Der Fernsehsender Caracol berichtete unter Berufung auf örtliche offizielle Quellen über die schreckliche Tragödie.
Epizentrum und am stärksten betroffene Gebiete
Das verheerende Erdbeben ereignete sich am Montagmorgen.
Epizentrum: Es lag im Gebiet der Gemeinde San José del Palmar im Departamento Chocó.
Magnitude: 7,4.
Ausbreitung: Die Erschütterungen waren in weiten Teilen Kolumbiens sowie in den Nachbarstaaten deutlich zu spüren.
Die schwerste und folgenschwerste Lage herrscht in Pereira und anderen Gebieten der Kaffeeregion sowie in den Departamentos Valle del Cauca und Chocó.

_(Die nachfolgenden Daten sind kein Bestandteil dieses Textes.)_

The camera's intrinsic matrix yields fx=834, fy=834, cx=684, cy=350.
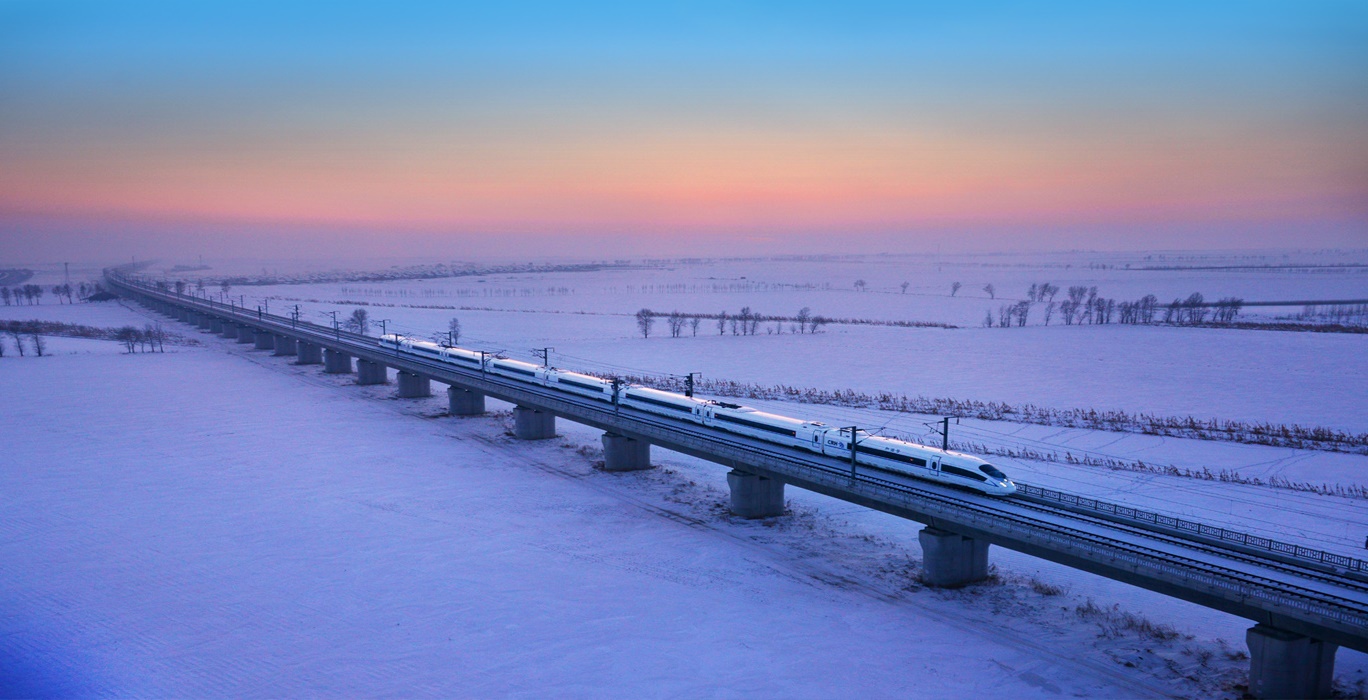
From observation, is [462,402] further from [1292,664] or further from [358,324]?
[358,324]

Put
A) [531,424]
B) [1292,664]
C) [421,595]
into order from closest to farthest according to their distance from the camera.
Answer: [1292,664]
[421,595]
[531,424]

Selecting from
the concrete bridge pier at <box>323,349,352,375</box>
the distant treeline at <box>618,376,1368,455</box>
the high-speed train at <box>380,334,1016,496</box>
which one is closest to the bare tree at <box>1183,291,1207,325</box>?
the distant treeline at <box>618,376,1368,455</box>

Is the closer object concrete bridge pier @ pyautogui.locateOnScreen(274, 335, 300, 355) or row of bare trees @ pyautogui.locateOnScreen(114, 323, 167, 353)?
concrete bridge pier @ pyautogui.locateOnScreen(274, 335, 300, 355)

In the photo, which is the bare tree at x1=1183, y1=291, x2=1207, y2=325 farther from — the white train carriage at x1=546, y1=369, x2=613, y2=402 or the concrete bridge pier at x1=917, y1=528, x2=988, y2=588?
the concrete bridge pier at x1=917, y1=528, x2=988, y2=588

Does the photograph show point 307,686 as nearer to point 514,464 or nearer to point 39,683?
point 39,683

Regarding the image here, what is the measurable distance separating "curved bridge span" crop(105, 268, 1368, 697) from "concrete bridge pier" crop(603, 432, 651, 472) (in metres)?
0.07

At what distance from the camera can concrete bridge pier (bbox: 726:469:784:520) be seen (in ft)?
134

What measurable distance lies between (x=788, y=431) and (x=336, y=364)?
6458 centimetres

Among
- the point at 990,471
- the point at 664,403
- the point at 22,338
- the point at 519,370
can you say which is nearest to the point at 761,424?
the point at 664,403

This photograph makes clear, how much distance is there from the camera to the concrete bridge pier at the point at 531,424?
59031 millimetres

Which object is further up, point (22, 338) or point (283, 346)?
point (22, 338)

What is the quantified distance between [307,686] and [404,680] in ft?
9.19

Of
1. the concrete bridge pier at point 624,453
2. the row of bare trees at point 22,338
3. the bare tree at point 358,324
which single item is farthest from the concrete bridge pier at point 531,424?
the bare tree at point 358,324

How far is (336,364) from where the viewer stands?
9031cm
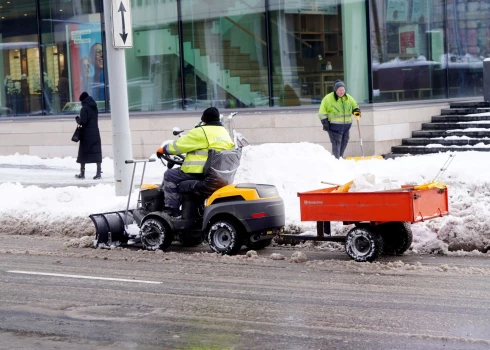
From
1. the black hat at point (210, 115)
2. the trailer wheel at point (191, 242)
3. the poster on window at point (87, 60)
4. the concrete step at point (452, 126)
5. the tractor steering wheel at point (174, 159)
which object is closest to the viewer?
the black hat at point (210, 115)

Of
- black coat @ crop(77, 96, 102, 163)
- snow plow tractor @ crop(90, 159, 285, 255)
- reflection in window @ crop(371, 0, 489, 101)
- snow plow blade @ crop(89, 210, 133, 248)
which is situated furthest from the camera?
reflection in window @ crop(371, 0, 489, 101)

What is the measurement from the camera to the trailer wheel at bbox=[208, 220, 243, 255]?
36.6 ft

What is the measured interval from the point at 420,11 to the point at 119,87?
10619 millimetres

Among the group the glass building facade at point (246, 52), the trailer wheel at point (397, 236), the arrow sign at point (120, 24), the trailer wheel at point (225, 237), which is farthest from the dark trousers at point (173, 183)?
the glass building facade at point (246, 52)

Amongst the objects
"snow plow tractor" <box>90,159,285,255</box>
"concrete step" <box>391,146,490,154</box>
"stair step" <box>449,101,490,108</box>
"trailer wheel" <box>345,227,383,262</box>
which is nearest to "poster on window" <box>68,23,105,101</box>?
"concrete step" <box>391,146,490,154</box>

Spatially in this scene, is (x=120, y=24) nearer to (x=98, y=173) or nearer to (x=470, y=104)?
(x=98, y=173)

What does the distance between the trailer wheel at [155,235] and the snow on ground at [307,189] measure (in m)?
2.08

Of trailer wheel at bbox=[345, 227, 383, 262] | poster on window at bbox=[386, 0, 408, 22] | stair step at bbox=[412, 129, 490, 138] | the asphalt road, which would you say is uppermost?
poster on window at bbox=[386, 0, 408, 22]

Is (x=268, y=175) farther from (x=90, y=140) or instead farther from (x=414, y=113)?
(x=414, y=113)

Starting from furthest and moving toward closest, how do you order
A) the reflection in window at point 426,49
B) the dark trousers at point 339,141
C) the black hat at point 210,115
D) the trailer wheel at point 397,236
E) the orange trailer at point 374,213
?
the reflection in window at point 426,49, the dark trousers at point 339,141, the black hat at point 210,115, the trailer wheel at point 397,236, the orange trailer at point 374,213

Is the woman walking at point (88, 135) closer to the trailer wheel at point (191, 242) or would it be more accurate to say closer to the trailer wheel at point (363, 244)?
the trailer wheel at point (191, 242)

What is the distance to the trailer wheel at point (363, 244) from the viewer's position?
34.0 feet

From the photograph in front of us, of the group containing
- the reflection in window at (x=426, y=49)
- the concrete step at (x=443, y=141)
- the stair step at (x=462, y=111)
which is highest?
the reflection in window at (x=426, y=49)

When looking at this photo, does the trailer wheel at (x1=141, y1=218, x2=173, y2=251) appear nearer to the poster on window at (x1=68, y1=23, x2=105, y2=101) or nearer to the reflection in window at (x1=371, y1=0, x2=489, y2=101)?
the reflection in window at (x1=371, y1=0, x2=489, y2=101)
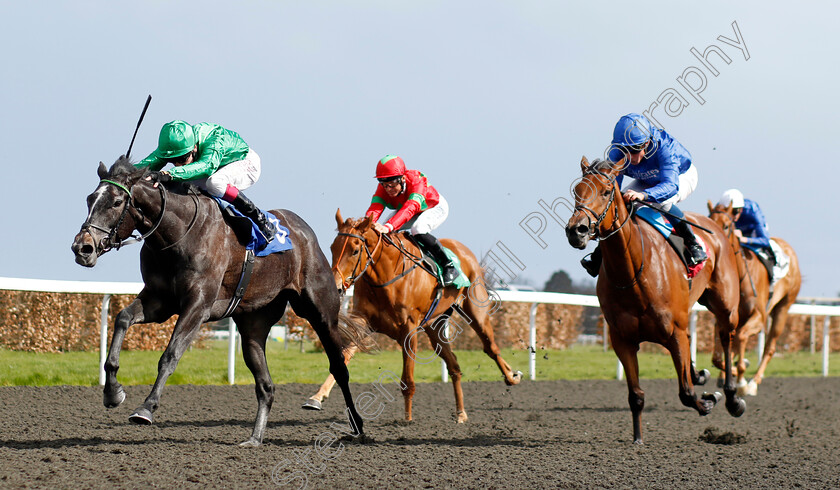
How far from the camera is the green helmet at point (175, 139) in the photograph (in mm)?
4648

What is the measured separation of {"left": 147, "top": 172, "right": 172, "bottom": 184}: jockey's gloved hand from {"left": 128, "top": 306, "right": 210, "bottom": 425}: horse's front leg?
0.67 meters

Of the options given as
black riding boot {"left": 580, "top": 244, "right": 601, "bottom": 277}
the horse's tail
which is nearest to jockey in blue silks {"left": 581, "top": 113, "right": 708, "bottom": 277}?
black riding boot {"left": 580, "top": 244, "right": 601, "bottom": 277}

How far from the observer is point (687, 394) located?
5.27m

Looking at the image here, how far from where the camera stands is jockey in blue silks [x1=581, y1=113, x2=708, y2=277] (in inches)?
213

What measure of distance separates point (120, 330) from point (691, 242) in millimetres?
3576

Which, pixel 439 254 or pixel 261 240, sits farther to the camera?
pixel 439 254

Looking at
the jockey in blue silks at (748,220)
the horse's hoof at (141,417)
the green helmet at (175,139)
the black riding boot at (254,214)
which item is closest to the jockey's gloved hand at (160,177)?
the green helmet at (175,139)

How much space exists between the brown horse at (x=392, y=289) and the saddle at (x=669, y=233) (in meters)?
1.78

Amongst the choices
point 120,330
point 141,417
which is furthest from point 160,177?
point 141,417

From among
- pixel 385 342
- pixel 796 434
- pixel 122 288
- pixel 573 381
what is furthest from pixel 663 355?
pixel 122 288

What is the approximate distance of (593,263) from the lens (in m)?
5.82

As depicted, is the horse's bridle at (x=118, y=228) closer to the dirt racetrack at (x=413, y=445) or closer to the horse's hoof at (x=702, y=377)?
the dirt racetrack at (x=413, y=445)

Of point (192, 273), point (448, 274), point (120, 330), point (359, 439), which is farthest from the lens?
point (448, 274)

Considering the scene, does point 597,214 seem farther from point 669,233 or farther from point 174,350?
point 174,350
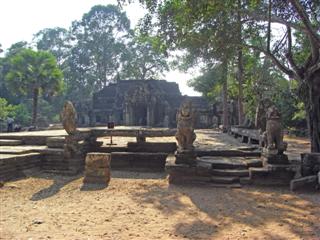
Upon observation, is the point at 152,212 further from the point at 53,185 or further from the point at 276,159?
the point at 276,159

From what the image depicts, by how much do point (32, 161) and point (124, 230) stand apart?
18.2 feet

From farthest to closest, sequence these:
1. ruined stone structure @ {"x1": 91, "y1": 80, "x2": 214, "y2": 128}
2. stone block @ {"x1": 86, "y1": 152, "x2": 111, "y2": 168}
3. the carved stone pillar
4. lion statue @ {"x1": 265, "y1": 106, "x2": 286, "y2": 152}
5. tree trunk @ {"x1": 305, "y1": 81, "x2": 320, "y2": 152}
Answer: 1. the carved stone pillar
2. ruined stone structure @ {"x1": 91, "y1": 80, "x2": 214, "y2": 128}
3. tree trunk @ {"x1": 305, "y1": 81, "x2": 320, "y2": 152}
4. lion statue @ {"x1": 265, "y1": 106, "x2": 286, "y2": 152}
5. stone block @ {"x1": 86, "y1": 152, "x2": 111, "y2": 168}

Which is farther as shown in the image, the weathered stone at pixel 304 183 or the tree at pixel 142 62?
the tree at pixel 142 62

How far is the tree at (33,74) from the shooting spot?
92.8ft

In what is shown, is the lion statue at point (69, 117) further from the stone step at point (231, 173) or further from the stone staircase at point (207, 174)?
the stone step at point (231, 173)

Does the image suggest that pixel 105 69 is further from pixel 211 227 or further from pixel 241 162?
pixel 211 227

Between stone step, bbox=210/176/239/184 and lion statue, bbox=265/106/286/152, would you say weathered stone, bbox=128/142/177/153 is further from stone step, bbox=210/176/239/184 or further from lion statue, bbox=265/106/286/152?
lion statue, bbox=265/106/286/152

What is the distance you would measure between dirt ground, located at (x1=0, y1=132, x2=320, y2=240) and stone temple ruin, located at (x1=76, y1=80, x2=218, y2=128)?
28733 mm

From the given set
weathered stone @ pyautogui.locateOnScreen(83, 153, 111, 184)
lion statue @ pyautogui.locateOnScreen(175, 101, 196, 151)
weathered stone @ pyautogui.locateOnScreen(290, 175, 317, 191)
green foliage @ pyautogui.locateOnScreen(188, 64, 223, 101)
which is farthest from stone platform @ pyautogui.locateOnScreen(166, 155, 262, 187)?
green foliage @ pyautogui.locateOnScreen(188, 64, 223, 101)

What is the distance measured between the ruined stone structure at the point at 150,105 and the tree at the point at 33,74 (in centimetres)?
1027

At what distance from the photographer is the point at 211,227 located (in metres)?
5.27

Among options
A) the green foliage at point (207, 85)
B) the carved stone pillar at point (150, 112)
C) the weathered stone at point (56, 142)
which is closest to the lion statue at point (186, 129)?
the weathered stone at point (56, 142)

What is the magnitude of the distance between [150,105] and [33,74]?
13.3m

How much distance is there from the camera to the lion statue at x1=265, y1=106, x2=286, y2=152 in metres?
8.85
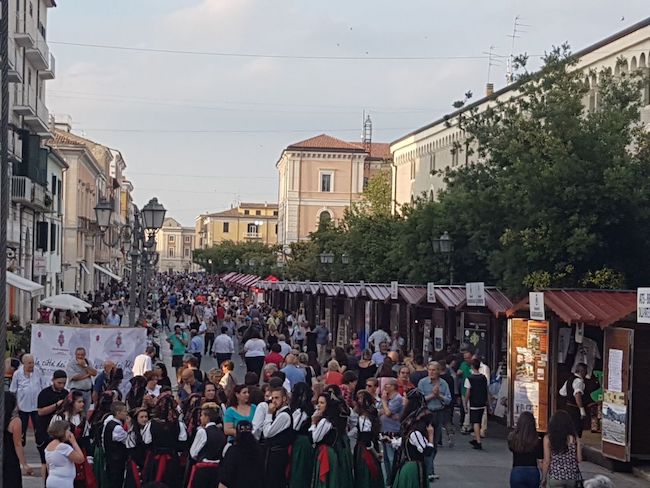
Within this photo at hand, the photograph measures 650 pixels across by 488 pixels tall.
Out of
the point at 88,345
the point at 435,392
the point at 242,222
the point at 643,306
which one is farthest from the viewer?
the point at 242,222

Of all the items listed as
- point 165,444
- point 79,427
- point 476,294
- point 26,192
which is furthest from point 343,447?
point 26,192

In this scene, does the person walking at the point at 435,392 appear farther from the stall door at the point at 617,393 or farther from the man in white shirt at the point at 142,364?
the man in white shirt at the point at 142,364

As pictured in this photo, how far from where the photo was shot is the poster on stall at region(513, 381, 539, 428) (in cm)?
1941

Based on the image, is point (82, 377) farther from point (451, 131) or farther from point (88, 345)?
point (451, 131)

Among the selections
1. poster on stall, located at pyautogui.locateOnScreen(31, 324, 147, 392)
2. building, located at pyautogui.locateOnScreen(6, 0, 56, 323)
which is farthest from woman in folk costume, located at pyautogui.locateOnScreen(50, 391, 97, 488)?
building, located at pyautogui.locateOnScreen(6, 0, 56, 323)

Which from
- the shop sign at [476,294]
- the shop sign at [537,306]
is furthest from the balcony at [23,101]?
the shop sign at [537,306]

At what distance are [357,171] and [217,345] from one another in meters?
83.2

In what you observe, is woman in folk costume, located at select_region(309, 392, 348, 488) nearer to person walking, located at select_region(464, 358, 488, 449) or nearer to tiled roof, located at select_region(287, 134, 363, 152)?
person walking, located at select_region(464, 358, 488, 449)

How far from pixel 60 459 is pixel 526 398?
11053 mm

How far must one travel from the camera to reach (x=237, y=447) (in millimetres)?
10781

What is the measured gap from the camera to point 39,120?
46000 mm

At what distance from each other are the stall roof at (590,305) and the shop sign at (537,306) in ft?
0.40

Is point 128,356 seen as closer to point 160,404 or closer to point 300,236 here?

Nach offiziellen Angaben wurden 32 Städte in die rote Gefahrenstufe eingestuft.
Schreckliche Zerstörung: Infrastruktur und Wohngebäude
Die Naturkatastrophe verursachte massive Schäden:
1.575 Wohngebäude wurden schwer beschädigt;
37 Wohngebäude wurden vollständig zerstört;
18 Gesundheitszentren und Krankenhäuser wurden beschädigt;
52 Bildungseinrichtungen wurden beschädigt;
18 Straßen und 7 Flughafenanlagen wurden beschädigt.
Nationaler Katastrophenfall und Rettungsarbeiten
Die kolumbianische Regierung hat im Land offiziell den nationalen Katastrophenfall ausgerufen. In den Katastrophengebieten suchen Rettungskräfte und Militärangehörige weiterhin nach Menschen unter den Trümmern und leisten den Verletzten dringend benötigte medizinische Hilfe.